Research on artificial leaves provides a lot of valuable insights
At the moment, however, this is still a dream of the future. On the technology readiness scale, the researchers are between the third and fourth levels. The cell works, but many of its individual components still need to be further understood and improved in the laboratory. The light spectrum could be used even more optimally. The catalysts that treat individual atoms and atomic components in the cell still have great potential for development. There are also open research questions about the processes at the interface between the surrounding liquid and the solid cell. And last but not least, all components of the system must be protected against corrosion and harmonize well with each other.
All of these questions can only be answered in a large research network, which is why the Ilmenau team works closely with internationally renowned colleagues, for example from the Fraunhofer Institute for Solar Energy Systems, the Helmholtz Center Berlin, but also the University of Tokyo and Caltech in the USA.
“The good thing is that we also need the insights into all these questions for many other developments,” says Hannappel. More efficient use of light by tandem cells can also improve the generation of electricity from light. A better understanding of the solid-liquid interface also helps improve batteries. And catalytic converters are needed almost everywhere anyway. “And so you touch a lot of points that are of great importance anyway.”

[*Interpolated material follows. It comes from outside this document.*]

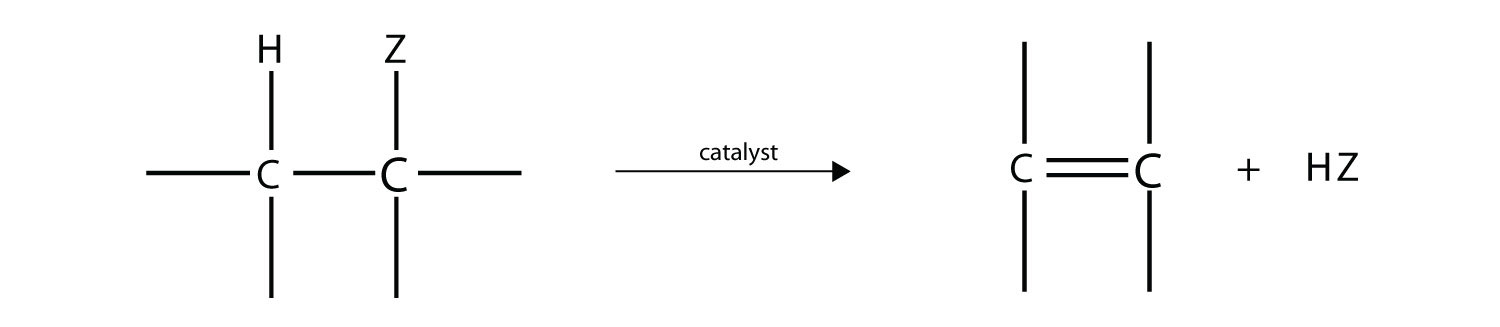 The elimination reaction in alkyl halides in a presence of a base as catalyst produces an alkene after the halide radical and adjacent –H are eliminated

Different approaches to synthetic photosynthesis
The researcher estimates that in ten to fifteen years of work, a system could be developed that implements the principle on a large scale, i.e. represents a prototype for an industrial application. To achieve this, not only the cell itself must be improved, but also the methods for producing it in large quantities. A further stage could later be cells that can also split CO2. “But that’s a good bit more demanding,” says Hannappel. This would require solar cells with at least three layers because the voltage has to be even higher.
Michael Richter and Tobias Erb have chosen a different approach to splitting CO2 that is also inspired by nature. The two researchers from the Fraunhofer Institute for Interfacial Engineering and Biotechnology in Stuttgart and the Max Planck Institute for Terrestrial Microbiology in Marburg analyzed chemical processes in many different plant cells and isolated the plant molecules involved. Then they recombined these molecules to eventually create synthetic photosynthesis.
Efficiency of synthetic photosynthesis in the laboratory: 92 percent
Using automatic laboratory technology and machine learning, the teams involved have succeeded in achieving CO2 splitting with an efficiency of 92 percent. In the end, 92 percent of the energy used is found in the fission products. Catalysts, i.e. molecules that drive the reaction, play a central role here. They can be “regenerated” with electricity and keep the process going.
However, Michael Richter estimates that the process is still a long way from being used on a large scale. “If you continue to invest a lot of money in basic research, we could develop a small demonstration plant in five to ten years,” the chemist estimates. After all, the researchers took third place in the “Best CO2 Utilization Award” 2022 competition for their fundamental work. The starting point for further development is therefore promising.